■ Assigned task: Please reproduce all of the data below exactly, leaving each picture out.

■ Dataset extract:
※

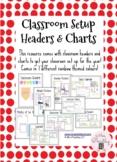 Classroom SetUp Headers & Charts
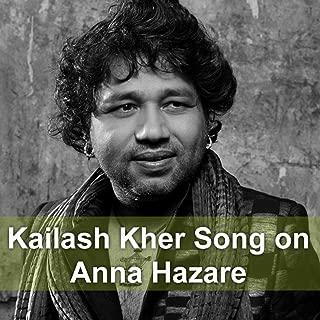 Kailash Kher Song on Anna Hazare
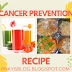 CANCER PREVENTION RECIPE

※

■ Task response:
 Classroom SetUp Headers & Charts
 Kailash Kher Song on Anna Hazare
 CANCER PREVENTION RECIPE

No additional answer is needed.